Given passage:
****************************************

= Mithila Chaudhary =

Nepalese politician (1966–2022)

Mithila Chaudhary (मिथिला चौधरी, 25 March 1966 – 10 June 2022) was a Nepalese politician and communist activist. She served in the 2nd Nepalese Constituent Assembly and as Minister for Population and Environment.

== Biography ==
Chaudhary was born on 25 March 1966 in Dhanusha, Nepal, and was raised in Bihar, India. Her parents were an Indian father and a Nepali mother.

Chaudhary married a member of the Communist Party of Nepal (Amatya), then herself joined the party. She lobbied for the establishment of the party’s women’s wing. During the movement against the Panchayat absolute monarchy in 1990, Chaudhary rallied fellow communist party members to protest after senior party leaders were arrested.

In 2001, Chaudhary suffered a heart attack.

Chaudhary became a member of the 2nd Nepalese Constituent Assembly (2014–2017) under the proportional representation quota. Chaudhary was appointed as Minister for Population and Environment in 2017. She represented Nepal at the 2017 United Nations Climate Change Conference (COP23) in Bonn, Germany, and announced that Nepal would embrace the concepts adopted by G77+China and the Least Developed Countries (LDCs) on climate change and its impact.. Nepal also became a member of the International Renewable Energy Agency (IRENA) during Chaudhary's time as Minister.

Chaudhary died on 10 June 2022, aged 57, at the All India Institute Of Medical Sciences (AIMS) in New Delhi, India, while undergoing cancer treatment.

****************************************

Tasks:
a - List every distinct year that appears in the Mithila Chaudhary biography, in chronological order.
b - Quote the Mithila Chaudhary biography between "Chaudhary married a" and "a heart attack.", inclusive.

****************************************

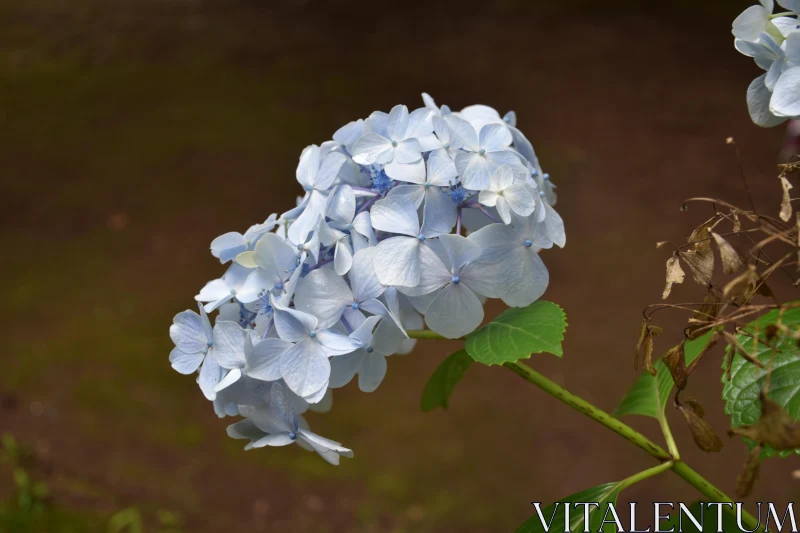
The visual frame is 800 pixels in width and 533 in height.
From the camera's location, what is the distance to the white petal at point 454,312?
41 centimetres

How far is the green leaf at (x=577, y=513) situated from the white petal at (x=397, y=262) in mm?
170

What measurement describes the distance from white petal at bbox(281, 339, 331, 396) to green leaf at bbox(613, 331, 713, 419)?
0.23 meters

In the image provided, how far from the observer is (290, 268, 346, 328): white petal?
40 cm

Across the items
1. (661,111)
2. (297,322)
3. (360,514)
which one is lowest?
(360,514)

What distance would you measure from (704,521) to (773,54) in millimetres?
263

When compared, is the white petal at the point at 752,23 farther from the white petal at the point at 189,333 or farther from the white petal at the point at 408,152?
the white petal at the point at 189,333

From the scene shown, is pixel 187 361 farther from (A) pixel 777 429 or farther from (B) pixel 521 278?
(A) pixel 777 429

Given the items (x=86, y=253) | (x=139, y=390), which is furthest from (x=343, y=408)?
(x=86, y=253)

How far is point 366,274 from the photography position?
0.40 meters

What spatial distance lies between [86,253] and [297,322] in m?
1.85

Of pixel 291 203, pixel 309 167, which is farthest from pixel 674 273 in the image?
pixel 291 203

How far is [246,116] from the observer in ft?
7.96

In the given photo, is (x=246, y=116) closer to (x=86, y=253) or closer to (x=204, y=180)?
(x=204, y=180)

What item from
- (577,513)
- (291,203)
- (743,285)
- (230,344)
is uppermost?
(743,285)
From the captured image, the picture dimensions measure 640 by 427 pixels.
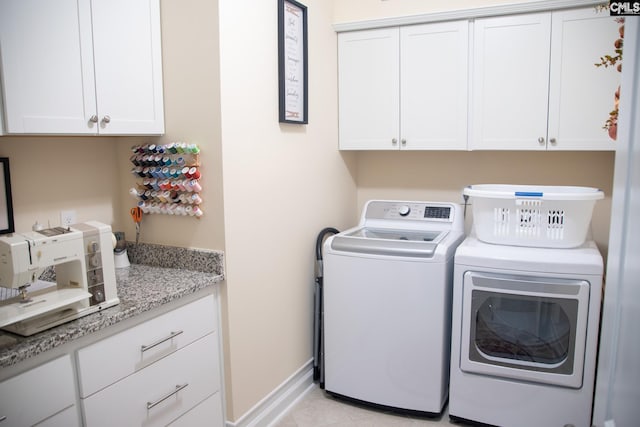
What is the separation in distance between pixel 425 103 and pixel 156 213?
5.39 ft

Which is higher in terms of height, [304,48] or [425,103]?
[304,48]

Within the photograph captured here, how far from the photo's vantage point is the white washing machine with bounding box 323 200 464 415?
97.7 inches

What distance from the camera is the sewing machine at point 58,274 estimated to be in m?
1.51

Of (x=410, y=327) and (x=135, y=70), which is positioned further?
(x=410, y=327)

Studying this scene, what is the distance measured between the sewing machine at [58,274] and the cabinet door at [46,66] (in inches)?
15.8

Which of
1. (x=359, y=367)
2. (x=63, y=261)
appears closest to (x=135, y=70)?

****************************************

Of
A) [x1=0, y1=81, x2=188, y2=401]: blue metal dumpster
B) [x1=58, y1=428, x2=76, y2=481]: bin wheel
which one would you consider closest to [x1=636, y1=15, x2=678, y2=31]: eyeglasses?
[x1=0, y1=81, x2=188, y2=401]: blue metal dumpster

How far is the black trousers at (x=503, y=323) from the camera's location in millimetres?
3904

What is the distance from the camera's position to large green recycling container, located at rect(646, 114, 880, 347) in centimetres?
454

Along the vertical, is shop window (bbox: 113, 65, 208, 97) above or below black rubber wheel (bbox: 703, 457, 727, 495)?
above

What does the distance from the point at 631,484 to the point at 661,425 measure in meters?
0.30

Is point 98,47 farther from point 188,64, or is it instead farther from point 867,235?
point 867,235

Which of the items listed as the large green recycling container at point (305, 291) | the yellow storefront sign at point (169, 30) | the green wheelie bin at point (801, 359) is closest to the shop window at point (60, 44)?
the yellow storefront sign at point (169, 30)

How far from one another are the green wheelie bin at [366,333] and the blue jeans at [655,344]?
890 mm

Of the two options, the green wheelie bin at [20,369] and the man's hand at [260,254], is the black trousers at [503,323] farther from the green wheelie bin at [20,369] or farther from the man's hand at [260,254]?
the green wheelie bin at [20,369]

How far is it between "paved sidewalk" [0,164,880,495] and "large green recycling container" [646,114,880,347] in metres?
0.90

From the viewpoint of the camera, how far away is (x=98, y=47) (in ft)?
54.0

****************************************

Results of the exercise:
a - 1966, 1990, 2001, 2014, 2017, 2022

b -
Chaudhary married a member of the Communist Party of Nepal (Amatya), then herself joined the party. She lobbied for the establishment of the party’s women’s wing. During the movement against the Panchayat absolute monarchy in 1990, Chaudhary rallied fellow communist party members to protest after senior party leaders were arrested.

In 2001, Chaudhary suffered a heart attack.